- 10
Eugène Cuvelier 1837-1900
Description
- Eugène Cuvelier
- 'ROUTE EN CONSTRUCTION AU CARREFOUR DE L'EPINE À L'ALLÉE AUX VACHES'
Provenance
The collection of John Chandler Bancroft, Middletown, Rhode Island
Gustave J. S. White Co., Auctioneers, Newport, Rhode Island, 1989
Acquired from the above by a New England antiques dealer
To the present owners, 1989
Exhibited
Stuttgart, Staatsgalerie Stuttgart, Eugène Cuvelier oder Die Legende vom Wald, March - May 1997
Catalogue Note
Cuvelier did not shy away from showing man's destructive effect upon the forest of Fontainebleau. In this photograph, several mature trees have been felled to make way for a road in the northern part of the forest. Throughout the 1800s, a wide variety of timber was harvested from Fontainebleau, and this deforestation was a cause for alarm to artists, as was the scarring of the landscape caused by extensive quarrying of granite for cobblestones.
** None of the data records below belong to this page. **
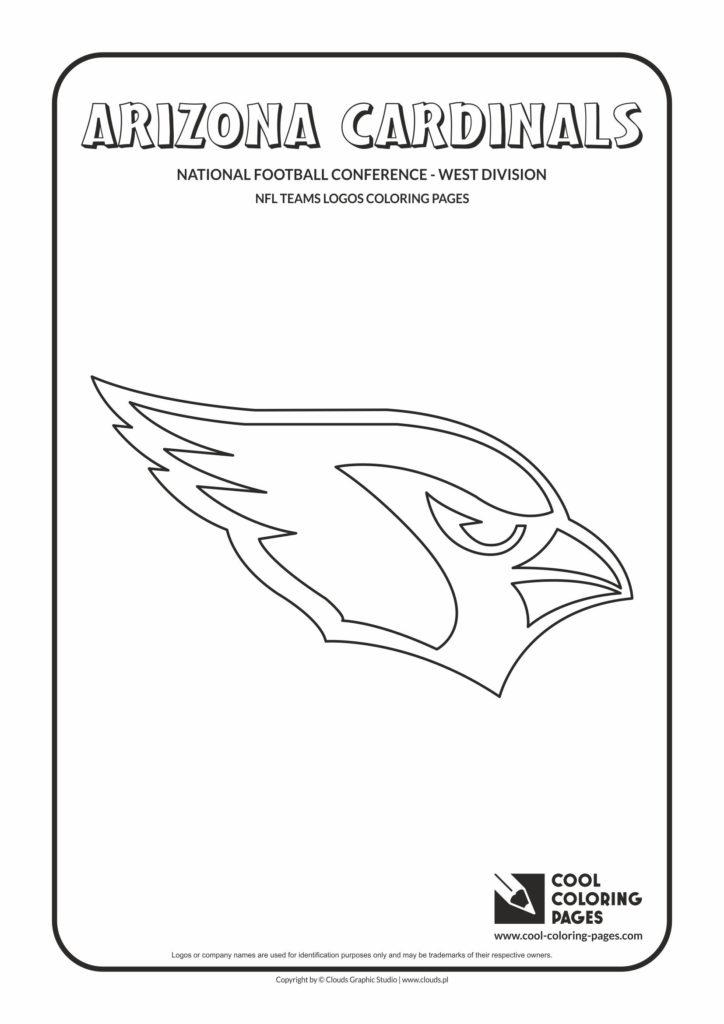 Cool Coloring Pages Arizona Cardinals Nfl American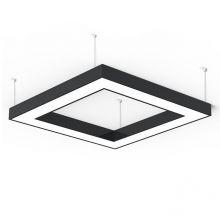 Alberta S-Light Square lampa wisząca 125cm 127,6W LED 230V czarna DIMM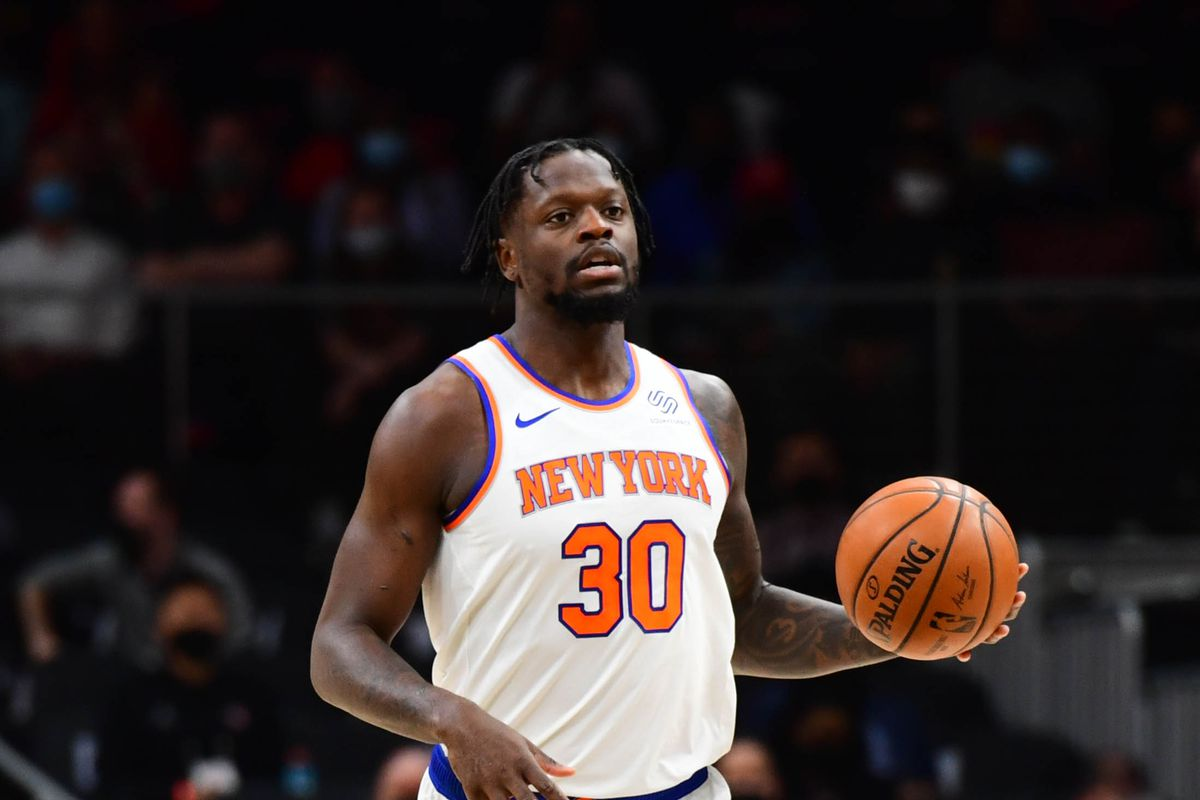 2021 NBA Playoffs - New York Knicks v Atlanta Hawks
The artist Théodore Rousseau was perhaps the loudest and most effective of the forest's defenders, and his painting, Tree Felling at Ile de Croissy (The Massacre of the Innocents) (Michel Schulman, Théodore Rousseau 1812 - 1867: Catalogue Raisonné de l'Oeuvre Peint, no. 278), started in 1847 but not completed, treats subject matter similar to the photograph offered here. It was through Rousseau's efforts that significant portions of the forest were exempted from logging. These preserves, including the old growth forests of Bas-Bréau, and the Gorges d'Apremont, remained in effect until World War II (Greg M. Thomas, Art and Ecology in Nineteenth-Century France: The Landscapes of Theodore Rousseau, p. 177).
Gauss does not account for this image, made from negative number 278, in her census.